• **Exercise text**
I have a tiny Moleskine pad. It is the smallest I have. It is bright orange and has 123 lined pages. The last two pages are now redundant because I used them to write down all the page number references corresponding to important passages found in Tim Lilburn’s book, Living In The World As If It Were Home.
I needed to write these page numbers down because I was gifting this book to Dr Martin Shaw. I had ordered him a new one, as a gift, but it hadn’t arrived on time, so I decided to give him my copy instead. On my copy, however, I had placed sticky markers in and I didn’t want to lose all these page markings because they were the places I had found a deep resonance with Lilburn’s thoughts, but as I sat on the train heading to London that day, I only had my bright orange Moleskine pad to write them down.
I mention all of this because this pad was and is special to me. It has a title too:
All Those Thin Mournings
This pad is where I have been writing down all my poems, or at least the ones I have never published anywhere. I guess you would call it a collection, my first.
The title is important, and I will say more about it at some point, though it probably speaks for itself.

• **Information provided**

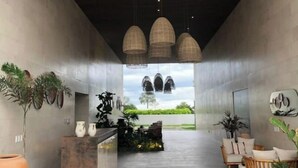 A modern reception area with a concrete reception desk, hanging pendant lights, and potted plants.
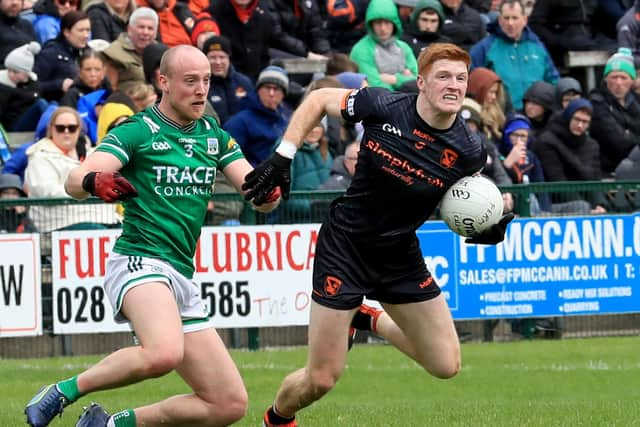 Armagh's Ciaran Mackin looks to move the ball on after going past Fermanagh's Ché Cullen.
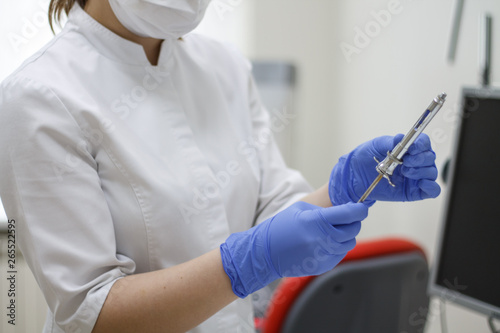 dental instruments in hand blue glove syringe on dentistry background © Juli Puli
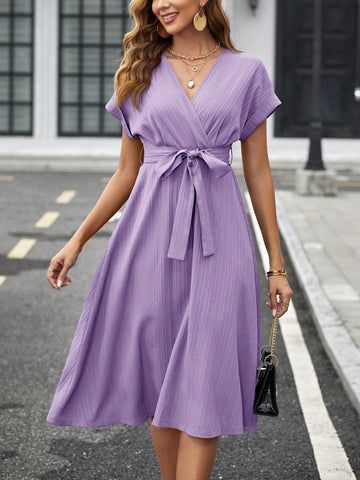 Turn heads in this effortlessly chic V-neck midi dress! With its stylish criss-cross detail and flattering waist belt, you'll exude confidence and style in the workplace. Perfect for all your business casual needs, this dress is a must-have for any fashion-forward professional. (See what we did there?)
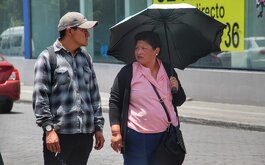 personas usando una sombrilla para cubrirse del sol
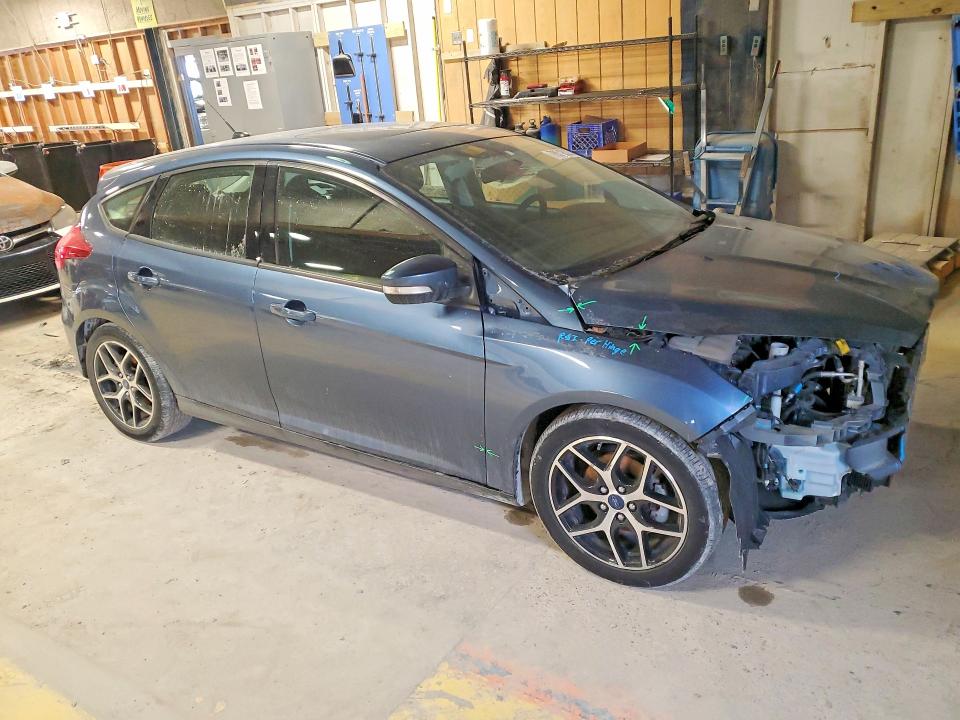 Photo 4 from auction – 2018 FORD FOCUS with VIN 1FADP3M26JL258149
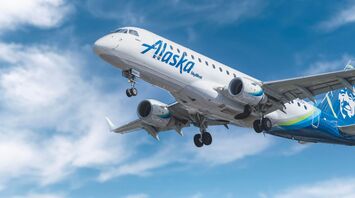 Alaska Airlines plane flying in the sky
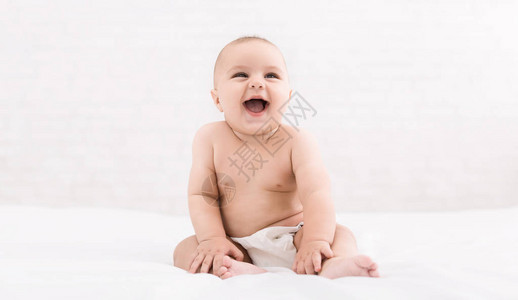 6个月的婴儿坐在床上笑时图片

• **Questions**
1. What title has the writer given the pad, according to the Moleskine pad text?
2. Pick up the Moleskine pad text at the point where it stops and continue it.
The material plays no role in this exercise.

• **Results for the exercise**
1. All Those Thin Mournings

2.
As an aside, I started writing poetry, rather than simply reading and sharing other people’s a few years ago, after I received a cease and desist notice from the literary estate of a famous poet. I could have reacted in several ways to that letter, but I saw it in the best possible light, a call to my own poetic adventure, and much of the personal, vulnerable fruits of that adventure are contained in this bright orange pad.
That’s a long way to say that I think I have neared the point where I can collect all these poems up and share them with the world. I have no grand expectations around this, other than knowing at this point they are better off out there than in here.
To that end, I am sharing one poem now titled “You Never Really Know Why”, it’s not really about Blackbirds, but I’ll leave the images to speak to you in their own ways.
You Never Really Know Why (2/7/25)
You never really know why that
Blackbird chose this garden, or
Why that man, who gathers flint
At first light, walks with a
Neolithic limp.
Or why, on this thin morning,
The bells, which have rung in a
Thousand calm dawnings
Sound, today, like they’re being sung by
A choir that resides in the deepest
Recesses of your soul.
You never really know,
Still, it will never stop you
From trying to find out why.
Thanks for reading.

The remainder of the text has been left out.